International demand for gritty Welsh-language thrillers have helped boost global sales of UK TV shows to £1.5bn.
From Happy Valley to Come Dine With Me, British television is enjoying a post-pandemic revival with sales to the US, the world’s biggest TV market, reaching £510m last year, according to production body Pact.
China and India were the biggest growth markets whilst sales to the Nordics region hit £92m.
Wales is an increasingly important contributor to the UK total after discovering a facility for selling “noir” drama back to Scandinavia, the genre’s home.
The Light in the Hall (Y Golau in Welsh), a thriller premiered on Welsh language-channel S4C, following three characters connected by the murder of a teenage girl in a small Welsh town, will now be screened to viewers across Denmark, Finland, Norway and Sweden.
Streaming platform Britbox signed a pan-Scandinavia deal for the English/Welsh language series starring Alexandra Roach and Joanna Scanlan, produced in association with Channel 4 and the US subscription service, Sundance Now. The drama has also been bought by channels in France, Spain, Portugal and Switzerland.
Wales’ beautiful but bleak landscapes have proved fertile backdrops for atmospheric dramas that appeal to Nordic viewers – an exchange which began with Hinterland, a police thriller bought by DR Denmark, the network behind The Killing.
Netflix has also commissioned its first Welsh-language production, a crime drama called Dal y Mellt (Catch The Lightning).
Benjamin King, Netflix’s head of policy, said he expected a global audience for Dal y Mellt, filmed in Cardiff, Holyhead and Porthmadog, to have global appeal because depictions of Wales and Welsh culture “travel extremely well”.
Another popular S4C series 35 Diwrnod (35 Days), which follows the days in the lead up to the death of a character, is now being remade in India.
The shows, often shot in Welsh and English-language versions, have tapped into a cultural affinity between Wales and Scandinavia, believes Gwenllian Gravelle, S4C’s head of scripted drama.
She told i: “We both have stunning and varied landscapes. The weather can be brutal and that adds to the atmosphere and dark narratives and I also believe we share a similar gallows humour.”
Ms Gravelle added: “The Nordic countries are famous for their folk culture, including expressions such as music and dance, farming, fairy tales, folklore and festivals. We have a rich history of storytelling, whether that be in the chapel or in the local pubs.”
“The Welsh language, people and distinct personality means that Wales itself becomes a character in any show that is made here.”
Welsh drama will be high on the list of acquisitions when more than 500 of the world’s leading TV buyers descend upon the UK next week for the London TV Screenings, a week of private showcases of upcoming UK shows designed to encourage international purchasers to open their cheque-books.

• [ACTIVITY 1]
In the article on Welsh TV drama, which streaming platform signed a pan-Scandinavia deal for The Light in the Hall?
• [ACTIVITY 2]
Pick up the article on Welsh TV drama after its last sentence and keep writing it.
The material after the article on Welsh TV drama isn't needed for any of this.

• [SUPPLIED DATA]
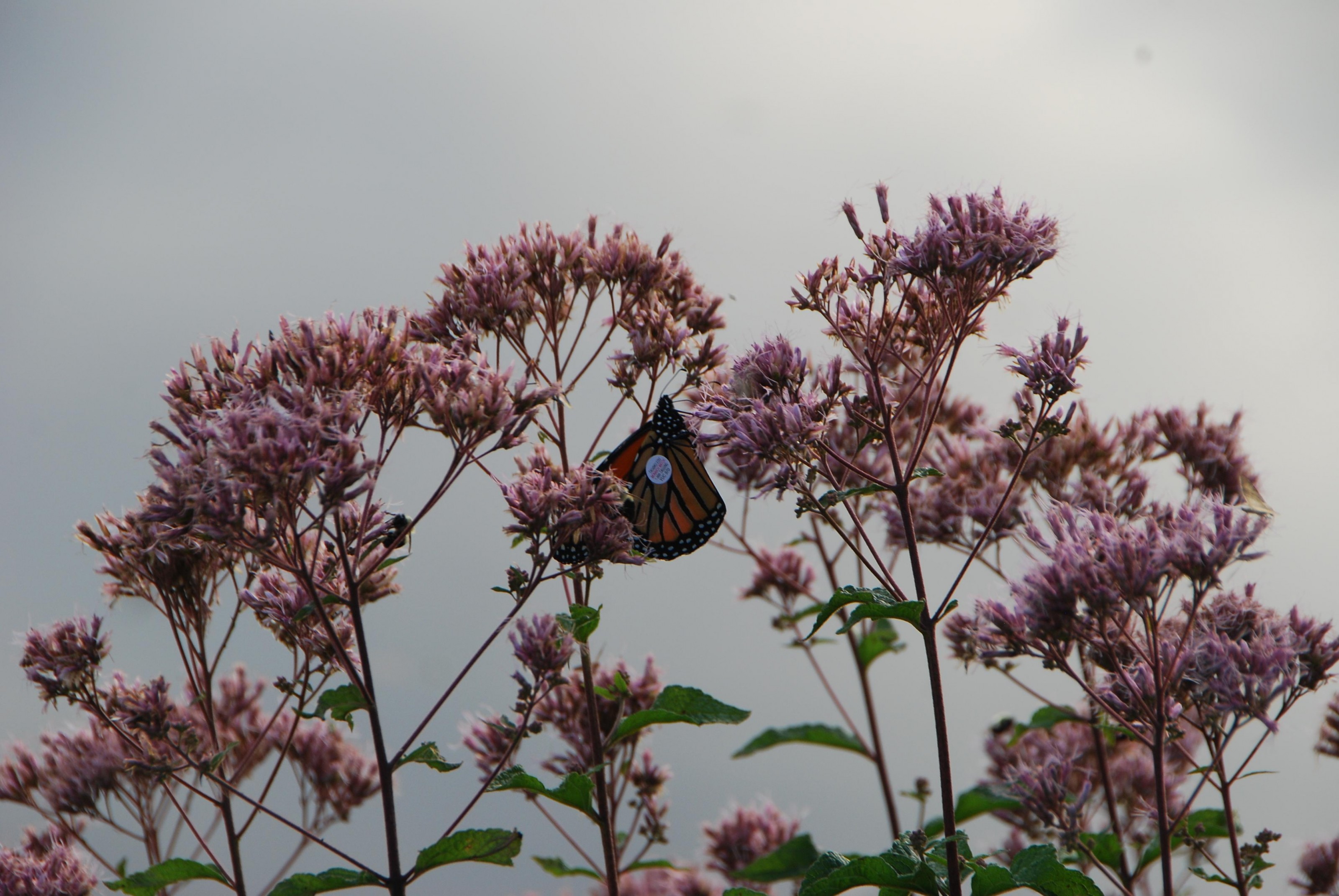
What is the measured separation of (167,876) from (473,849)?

• [RESPONSE AREA 1]
Britbox

• [RESPONSE AREA 2]
Ruth Berry, head of global commercial divisions at ITV Studios, said: “If you asked a buyer where British TV is leading the world they would probably say scripted drama. We’ve sold Bodyguard to 196 territories and (submarine drama) Vigil is also a big success. There’s something about the six-part episodic UK series that translates really well.”
“Streaming platforms need more content than a broadcast TV schedule and that’s another opportunity for British producers,” added Ms Berry.
One of the “buzz” shows at the screenings is This Town, the latest drama from Steven Knight, creator of Peaky Blinders and SAS Rogue Heroes.
The BBC show, being distributed internationally by Banijay Rights, is set in Coventry and Birmingham at the end of the 70s and tells the story of four young people who are drawn into the world of ska and two-tone music.
The presence of Michelle Dockery of Downton Abbey fame in a starring role should encourage foreign buyers to invest in a series telling the story of a distinctly British youth movement.
The BBC is taking over Leicester Square for its own programme showcase, entertaining buyers from the US, Europe, Asia, South Africa and Australia.
BBC Studios will be promoting sales of natural history shows including Sir David Attenborough’s Planet Earth III and a new game-show format Breaking Point, “a visually stunning and highly entertaining show, in which two teams of celebrity duos attempt to predict the exact dramatic moment when something will explode, break, crash or smash.”
Hybrid shows mixing history and drama are becoming popular. Royal Mob, a Sky History series portraying 19th century history through the eyes of Queen Victoria’s grand-daughters, made by producers Nutopia, has been snapped up the major international distributor, eOne.
Programme buyers are now involved in the creation of hits, not just acquiring the finished article. “With drama costs rising due to inflation, production partners want to get involved at the script stage to make sure a show will work for their viewers,” Ms Berry said.
“At the screenings, buyers will meet the writers and creators of new shows so they are involved much earlier in the process.”